1. Blue joint clay without pebbles or boulders 15 feet

The shaft of the second well is almost identical with the foregoing except that a very few angular pebbles were scattered through strata Nos. 1, 3 and 4.  Stratum No. 2 shows no signs of stratification, but consists of perfectly typical Kansan clay.

In addition to the foregoing data, the writer has made careful observations wherever the working of the roads has exposed good sections.  The individual points at which observations of this sort have been made it is unnecessary to catalog, since the entire county has been thoroughly covered in this respect, and the results everywhere agree.  The surface soil, everywhere except where covered by alluvium or modified by the presence of abundant plant humus, is a joint clay, that is, a clay that when crushed dry in the fingers becomes coarsely granular in texture.  It is usually light in color, varying through the shades of brownish yellow and brown.  No surface soil has been found that has the peculiar smooth "greasy" consistency characteristic of the Iowa and the Missouri loess, nor has any been found that blows up in the fine, impalpable dust characteristic of the loess.  The granular surface clay, when exposed in a fresh cut, sometimes shows lime nodules, sometimes not.  Where it has been penetrated by plant roots the latter are sometimes surrounded by iron, and the soil at the lower limit of the portion penetrated by the grass roots sometimes shows a reddish streak.  It is never fossiliferous.  Pebbles and small quartzite fragments as large as one's two fists are not uncommon, large boulders are occasionally present, and very frequently it is --- like the underlying blue clay --- entirely without stone fragments of any sort whatever.  When pebbles and boulders are present they are usually very angular.  The largest boulder the writer has seen was one about three feet in diameter on section 31, Jefferson Township, and in Greenfield a number of quartzite boulders two feet in diameter are used as cornerstones and hitching posts, but stones of this size are extremely rare.  This yellow joint clay grades down insensibly into the stiff blue clay beneath, and it is impossible ever to draw a definite line of separation between the two.  In fact, when the stiff blue clay is exposed at the surface the action of the weather leaches it out to a yellow tint, it becomes somewhat more porous and takes on all the characteristics of the surface clay as here described.  In view of these facts the writer is driven to believe that they are in fact identical.
···
■ WHAT YOU WILL DO ■
Continue the passage on the county's surface joint clay and the blue clay beneath it, starting after its last sentence.
···
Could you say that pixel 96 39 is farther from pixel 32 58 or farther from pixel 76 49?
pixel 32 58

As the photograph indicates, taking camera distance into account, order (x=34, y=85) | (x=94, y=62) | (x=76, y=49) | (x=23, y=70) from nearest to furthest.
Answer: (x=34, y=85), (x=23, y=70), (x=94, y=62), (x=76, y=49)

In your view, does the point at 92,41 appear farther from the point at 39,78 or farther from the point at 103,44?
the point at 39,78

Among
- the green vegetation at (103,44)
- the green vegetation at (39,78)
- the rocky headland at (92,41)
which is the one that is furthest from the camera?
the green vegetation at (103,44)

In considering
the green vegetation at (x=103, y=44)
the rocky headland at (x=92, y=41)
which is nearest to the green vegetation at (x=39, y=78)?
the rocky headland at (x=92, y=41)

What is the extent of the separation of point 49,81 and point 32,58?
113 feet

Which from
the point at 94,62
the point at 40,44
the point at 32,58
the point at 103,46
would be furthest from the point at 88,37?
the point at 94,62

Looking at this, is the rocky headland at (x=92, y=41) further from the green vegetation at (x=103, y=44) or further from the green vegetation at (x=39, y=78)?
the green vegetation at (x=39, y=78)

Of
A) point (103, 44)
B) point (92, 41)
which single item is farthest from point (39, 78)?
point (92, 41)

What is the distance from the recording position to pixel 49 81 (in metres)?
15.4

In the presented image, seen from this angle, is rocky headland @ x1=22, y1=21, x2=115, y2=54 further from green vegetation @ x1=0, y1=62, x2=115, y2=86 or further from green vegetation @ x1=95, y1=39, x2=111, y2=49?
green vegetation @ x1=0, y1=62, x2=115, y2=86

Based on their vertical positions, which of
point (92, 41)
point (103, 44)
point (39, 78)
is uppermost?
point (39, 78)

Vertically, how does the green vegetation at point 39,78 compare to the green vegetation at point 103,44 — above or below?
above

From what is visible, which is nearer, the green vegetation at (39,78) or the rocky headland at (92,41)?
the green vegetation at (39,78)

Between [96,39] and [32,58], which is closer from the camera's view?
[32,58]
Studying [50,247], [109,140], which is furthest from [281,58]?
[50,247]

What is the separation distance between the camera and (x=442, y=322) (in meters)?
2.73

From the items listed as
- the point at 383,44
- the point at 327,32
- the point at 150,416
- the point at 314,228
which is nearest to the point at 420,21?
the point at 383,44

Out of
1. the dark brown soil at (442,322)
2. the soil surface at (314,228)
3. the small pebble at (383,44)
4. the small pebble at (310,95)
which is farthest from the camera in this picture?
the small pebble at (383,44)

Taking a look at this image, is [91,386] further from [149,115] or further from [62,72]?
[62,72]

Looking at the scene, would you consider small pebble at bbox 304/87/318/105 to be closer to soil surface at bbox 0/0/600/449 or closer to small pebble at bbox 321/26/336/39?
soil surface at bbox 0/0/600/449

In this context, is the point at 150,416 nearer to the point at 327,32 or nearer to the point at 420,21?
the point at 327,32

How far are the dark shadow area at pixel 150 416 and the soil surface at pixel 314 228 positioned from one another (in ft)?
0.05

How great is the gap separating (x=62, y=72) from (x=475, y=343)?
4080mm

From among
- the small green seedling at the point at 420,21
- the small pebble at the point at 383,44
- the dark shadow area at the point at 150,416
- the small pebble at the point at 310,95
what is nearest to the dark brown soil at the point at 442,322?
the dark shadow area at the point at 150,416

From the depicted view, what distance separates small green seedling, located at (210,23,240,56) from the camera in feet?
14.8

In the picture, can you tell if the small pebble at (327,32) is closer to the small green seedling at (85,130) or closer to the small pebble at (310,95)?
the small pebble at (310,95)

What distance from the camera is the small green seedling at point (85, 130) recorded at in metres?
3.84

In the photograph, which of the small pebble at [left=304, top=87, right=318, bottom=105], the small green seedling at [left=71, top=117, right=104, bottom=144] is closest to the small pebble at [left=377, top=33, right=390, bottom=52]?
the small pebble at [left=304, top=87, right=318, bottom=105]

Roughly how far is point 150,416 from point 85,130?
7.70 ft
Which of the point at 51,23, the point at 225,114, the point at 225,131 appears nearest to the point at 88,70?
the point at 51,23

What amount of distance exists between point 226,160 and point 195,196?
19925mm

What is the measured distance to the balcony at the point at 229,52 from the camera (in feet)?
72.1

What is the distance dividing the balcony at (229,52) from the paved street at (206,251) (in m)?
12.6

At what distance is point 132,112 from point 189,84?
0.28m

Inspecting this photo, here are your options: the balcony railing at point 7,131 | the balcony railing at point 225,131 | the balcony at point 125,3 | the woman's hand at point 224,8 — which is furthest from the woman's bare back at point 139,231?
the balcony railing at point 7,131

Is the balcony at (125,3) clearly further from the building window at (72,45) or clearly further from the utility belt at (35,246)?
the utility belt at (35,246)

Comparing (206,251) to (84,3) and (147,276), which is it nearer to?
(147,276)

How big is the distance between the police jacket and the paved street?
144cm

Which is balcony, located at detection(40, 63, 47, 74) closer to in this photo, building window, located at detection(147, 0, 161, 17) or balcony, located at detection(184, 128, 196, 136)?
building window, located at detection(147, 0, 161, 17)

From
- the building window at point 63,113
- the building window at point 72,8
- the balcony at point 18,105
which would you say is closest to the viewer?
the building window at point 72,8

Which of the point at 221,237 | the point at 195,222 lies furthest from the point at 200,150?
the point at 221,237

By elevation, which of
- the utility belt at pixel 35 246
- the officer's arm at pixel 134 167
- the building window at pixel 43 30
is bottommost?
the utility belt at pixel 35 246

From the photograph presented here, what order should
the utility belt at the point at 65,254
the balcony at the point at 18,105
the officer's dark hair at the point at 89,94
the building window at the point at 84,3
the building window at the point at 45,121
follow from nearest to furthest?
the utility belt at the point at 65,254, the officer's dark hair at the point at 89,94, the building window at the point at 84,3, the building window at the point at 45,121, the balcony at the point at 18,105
···
■ THE ANSWER ■
To sum up:  The lower Pleistocene of Adair County consists of a thin sheet of Nebraskan till, most of which may have been removed or incorporated into the Kansan, and a sheet of gravels and silts representing the Aftonian interglacial period.  The latter is present at many points in the county, under the thick Kansan drift, as evidenced by the presence of a forest bed containing logs of a variety of species of trees and also by the presence of stratified gravels, sand and peat, and frequent iron nodules.  The cases mentioned here in detail are but a few of many that might be found.  So general is this condition that well diggers tell the writer that below a depth of thirty-five or forty feet they "expect to strike logs," and the Aftonian gravel is well recognized among local well diggers as a water bearing stratum.  Mr. Jesse Hines, a veteran well digger residing in Greenfield and well known to the writer for many years, writes thus:  "We find pieces of wood in this county anywhere when we go down through blue or black clay."  Many other well diggers bear witness to the correctness of this statement.  Above the Aftonian lies the Kansan drift, of variable thickness, depending upon the two factors of pre-Kansan erosion and post-Kansan erosion, but at least two hundred seventy feet at its maximum.  This is a heterogeneous mass of clays, sands, gravels and boulders, the various materials being arranged in no discoverable order.  They never show signs of stratification, nor do they at different points in the county sustain a uniform relation to each other.  The materials lie as they were left by the ice, and are, as one would expect, absolutely heterogeneous.  Large boulders are rare, smaller fragments not uncommon, the prevailing stone being Sioux quartzite.  Sands and gravels are not very common.  The typical material is stiff blue joint clay, which on exposure to the weather becomes lighter in color except where stained by iron or darkened by products of vegetable decay.  The blue clay varies in density.  When very dense it becomes, when once wet, impermeable by water from above, and is known as hard pan.  The hard pan grades insensibly into the softer clay above and below.  It sustains no constant to the other materials and may be found at any depth.

POST-PLEISTOCENE DEPOSITS

The post-Pleistocene materials occurring in Adair County may be classified as alluvium, stratified gravels, stratified sands, and peat.  Of these, the first three belong together and are associated with the flood plains of the larger streams.  It should be added, however, that many smaller streams, ever of an intermittent character, have fairly well defined valleys with flood plains a few rods in width, while others have failed to broaden their valleys in this way, and have cut mere gulleys in the Kansan plain.  It is of course impossible to indicate the location of narrow alluvial bottoms along the course of the smaller prairie streams.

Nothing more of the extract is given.